---------- SELECTED PASSAGE ----------

Historic Treasure

EUROPE‘S colonial powers never had much respect for the "possession is nine-tenths of the law" attitude to empire building.

Almost 500 years ago, convinced that the Islamic sultanate and trading port of Malacca would make a great strategic base in the East Indies, Portuguese seafarers simply sailed in and seized it.

They built a fort on the shore and settled down with dreams of dominating the regional spice trade from the narrow Straits of Malacca on the west coast of the Malayan peninsula.

They‘d hardly made inroads in that ambition before the Dutch sailed in, blockaded the town and took it from them in 1641. In turn, the Dutch lost Malacca to the British in the early 19th century, but the British were displaced temporarily by the Japanese in World War II and then permanently in 1957 with Malayan independence.

You might not imagine, though, if you stood today on Malacca‘s rather dismal and litter-strewn foreshore, that great names in history sailed through these straits and into the river that still threads its way under the dreary concrete motorway bridge on Jalan Syed Abdul Aziz, into the heart of the modern town.

Magellan was here, as was another accomplished Portuguese navigator and military commander, Afonso de Albuquerque, who seized the place in 1511. The great Chinese admiral Zheng He knew Malacca almost a century before them, and the Jesuit missionary Saint Francis Xavier made it a base in the late 1540s.

All this makes Malacca, or Melaka as it is called in Malay, one of the most interesting places to visit on the peninsula and certainly its most historic.

That many of its early buildings, including part of the first Portuguese fort and several fine 17th and 18th-century Dutch structures survive, adds weight to its credentials as one of the best-value short-stay trips out of the Malaysian capital, Kuala Lumpur.

But Karuna, the tour guide who picked me up at KL‘s international airport (KLIA), must have wondered why I wanted to drive all the way to Malacca (a 2½-hour journey) to fill in a transit stop en-route to Brisbane.

At best, I‘d have maybe three hours to soak up all the history, but to my mind, missing Malacca if I got within cooee of the place would have been akin to visiting Sydney and never seeing the harbour.

To drive from KL to Malacca, you take the North-South Expressway, a toll road that heads southwest through the states of Negeri Sembilan, Malacca and Johor. Fortunately, it‘s a shorter trip from KLIA, which is 75km south of the capital and virtually on the way. It is a lovely drive through lush, tropical country splashed with palm-oil plantations and bordered by thickly vegetated hills.

The entrance to Malacca past the zoo on the tree-lined Ayer Keroh Rd is impressive, too, but it is only after you have driven past a lot of rather uninspiring modern architecture that you see a fine, yellow-washed church (St. Peter‘s, built in 1710 by the Dutch) and start to get a sense of the history waiting for you.

The main sights in the compact, historic part of Malacca include what remains of the old Portuguese fort, A‘ Famosa (1511), St Paul‘s Church (1521) with its monument to St Francis Xavier, the old Dutch official residence Stadthuys (1650) which now houses a fine history museum and the ochre-coloured Christ Church, another Dutch structure built in 1753.

---------- COLLECTED DATA ----------

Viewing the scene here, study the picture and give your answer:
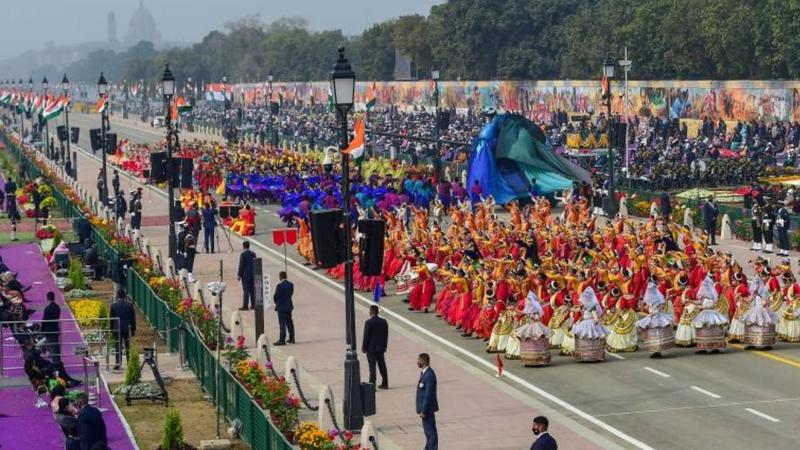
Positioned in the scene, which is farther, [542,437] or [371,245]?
[371,245]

----------

INSTRUCTIONS
[1] According to the Malacca article, in what year did the Dutch take Malacca from the Portuguese?
[2] Repeat the stretch of the Malacca article from "They built a" through "the Malayan peninsula.".
[3] Go on with the Malacca article from the point where it stops.

REPLIES
[1] 1641

[2]
They built a fort on the shore and settled down with dreams of dominating the regional spice trade from the narrow Straits of Malacca on the west coast of the Malayan peninsula.

[3]
There are also many museums, including the intriguingly named Museum of Perpetual Beauty and the Maritime Museum, housed by the river in a full-size replica of a 16th-century Portuguese treasure galleon. You can see all of this and much more on foot, including the souvenir and antique shops and restaurants along Jalan Hang Jebat (Jonker St). But for a bit of fun, it‘s not a bad idea to take one of Malacca‘s gaily decorated, ghetto-blasting bicycle rickshaws.

I wanted to get up to the ruins of St Paul‘s Church on top of the hill above A‘Famosa and see the Straits of Malacca through the eyes of those 16th century Portuguese invaders.

But Karuna insisted we first try a local delicacy at the Famosa Chicken Rice Ball Restaurant on Jonker Walk. The rice balls, which filled a gap but were uninspiring, cost less than $2 a plate, or two-thirds the price of a beer.

He told me Malacca was a favourite weekend destination for travellers out of KL and I wasn‘t surprised.

There‘s everything in this city to keep weekenders happy, including lots of shopping and an array of restaurants, and there is even a sound and light show.

But the history is what I came for. I got a real sense of it when we finally climbed the steps up Bukit St Paul to the ruined church and I looked out over the straits across a modern part of the city reclaimed from the sea.

A few years ago, during reclamation and rebuilding work, excavators discovered a treasure trove of artefacts from the Portuguese and Dutch eras, including 16th, 17th and 18th century coins still clearly bearing the stamps of the old colonial powers.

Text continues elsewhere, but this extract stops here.